Main protease (also known as nsp3) and nucleotide analogues are among the other targets for the design of drugs or vaccines against COVID-19. In a study by Li et al., a similarity of 96.1% was detected between the sequences of SARS-CoV-2 and SARS-CoV main proteases (18). The study suggested four small molecular drugs as promising candidates with high binding capacity to SARS-CoV main protease; these drugs included including Prulifloxacin, Bictegravir, Nelfinavir, and Tegobuvi. In a study by Gordon, it was shown that nucleotide analogues can affect RNA-dependent RNA polymerases (RdRp) by inhibition of RNA synthesis (30).

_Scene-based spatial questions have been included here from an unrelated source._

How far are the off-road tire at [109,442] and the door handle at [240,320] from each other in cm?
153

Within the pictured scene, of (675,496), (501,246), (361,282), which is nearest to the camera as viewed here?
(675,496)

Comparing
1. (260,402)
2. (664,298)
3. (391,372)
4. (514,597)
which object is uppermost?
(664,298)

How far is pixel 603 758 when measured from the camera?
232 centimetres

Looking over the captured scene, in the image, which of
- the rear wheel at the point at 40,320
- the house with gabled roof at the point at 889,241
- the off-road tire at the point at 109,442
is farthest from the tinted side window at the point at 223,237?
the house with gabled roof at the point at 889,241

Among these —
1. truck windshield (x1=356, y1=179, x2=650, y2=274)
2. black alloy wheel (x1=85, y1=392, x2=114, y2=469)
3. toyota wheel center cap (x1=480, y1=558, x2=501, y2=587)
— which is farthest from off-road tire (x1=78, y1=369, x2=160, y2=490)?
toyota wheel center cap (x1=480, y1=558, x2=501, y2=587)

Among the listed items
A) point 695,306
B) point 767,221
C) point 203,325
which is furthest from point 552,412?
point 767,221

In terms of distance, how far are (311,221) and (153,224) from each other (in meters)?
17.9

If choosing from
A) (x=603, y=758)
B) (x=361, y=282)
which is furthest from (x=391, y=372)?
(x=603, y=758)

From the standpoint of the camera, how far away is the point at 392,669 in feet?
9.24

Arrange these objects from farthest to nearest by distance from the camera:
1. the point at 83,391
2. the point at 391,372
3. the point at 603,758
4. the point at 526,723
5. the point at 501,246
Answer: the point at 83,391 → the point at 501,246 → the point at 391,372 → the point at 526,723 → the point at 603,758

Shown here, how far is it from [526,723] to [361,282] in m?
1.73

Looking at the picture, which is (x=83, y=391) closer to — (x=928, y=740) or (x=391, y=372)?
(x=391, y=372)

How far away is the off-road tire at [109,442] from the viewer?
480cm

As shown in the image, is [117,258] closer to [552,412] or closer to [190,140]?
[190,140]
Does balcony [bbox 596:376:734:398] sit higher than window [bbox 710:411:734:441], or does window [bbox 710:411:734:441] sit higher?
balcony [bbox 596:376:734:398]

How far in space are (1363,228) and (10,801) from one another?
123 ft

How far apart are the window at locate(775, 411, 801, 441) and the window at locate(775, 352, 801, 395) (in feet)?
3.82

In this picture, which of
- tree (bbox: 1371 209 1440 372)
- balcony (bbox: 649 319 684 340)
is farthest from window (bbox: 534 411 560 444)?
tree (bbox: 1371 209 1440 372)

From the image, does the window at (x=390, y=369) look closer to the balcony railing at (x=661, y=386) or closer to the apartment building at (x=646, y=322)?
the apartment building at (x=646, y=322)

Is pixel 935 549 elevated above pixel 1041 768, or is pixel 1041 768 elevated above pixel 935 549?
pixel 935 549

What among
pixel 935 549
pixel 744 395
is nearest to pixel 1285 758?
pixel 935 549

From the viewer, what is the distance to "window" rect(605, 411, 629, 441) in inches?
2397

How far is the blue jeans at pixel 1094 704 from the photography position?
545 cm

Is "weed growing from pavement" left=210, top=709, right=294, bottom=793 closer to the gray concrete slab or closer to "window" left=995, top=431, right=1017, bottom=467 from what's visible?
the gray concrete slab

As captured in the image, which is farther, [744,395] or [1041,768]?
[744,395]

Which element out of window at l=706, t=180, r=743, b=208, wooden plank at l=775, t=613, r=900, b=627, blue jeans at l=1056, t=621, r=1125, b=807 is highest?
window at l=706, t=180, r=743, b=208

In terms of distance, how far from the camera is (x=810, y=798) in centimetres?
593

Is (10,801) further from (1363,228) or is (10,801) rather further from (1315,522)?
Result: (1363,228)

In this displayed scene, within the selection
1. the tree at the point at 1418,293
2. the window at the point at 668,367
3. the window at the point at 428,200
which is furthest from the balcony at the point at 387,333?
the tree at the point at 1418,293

The researchers proposed the same strategy for the design of equivalent MERS-CoV antiviral constructs against SARS-CoV-2.
WHO, CDC, and other international medical centers and infectious diseases societies are updating the latest news about designing new drugs and vaccines against COVID-19. As shown in Figure 1, these drugs can block the virus entry (Camostat mesylate), S protein/ACE2 interaction and membrane fusion (umifenovir, also known as Arbidol), protease inhibotors, viral RNA transcription (remdesivir), cytokine storm (sarilumab and tocilizumab, which block IL-6 production), and membrane fusion (hydroxychloroquine/chloroquine that change the pH of acidic intracellular organelles, including endosomes/lysosomes, which are essential for the membrane fusion, and viral replication) (Ivermectin, through its nuclear transport inhibitory activity). Most of these drugs are subjected to a global clinical trials by the WHO, which is known as a megatrial called SOLIDARITY.
The development of a vaccine seems to be the most effective strategy for the prevention of COVID-19. Recent supportive data about the protective effects of plasma from curred patients at the convalescent phase increased promise for vaccine development. While a review of reports about candidate COVID-19 vaccines is beyond the scope of this review, we tried to present the main products that are at the clinical trial stage (Figure 2) (42).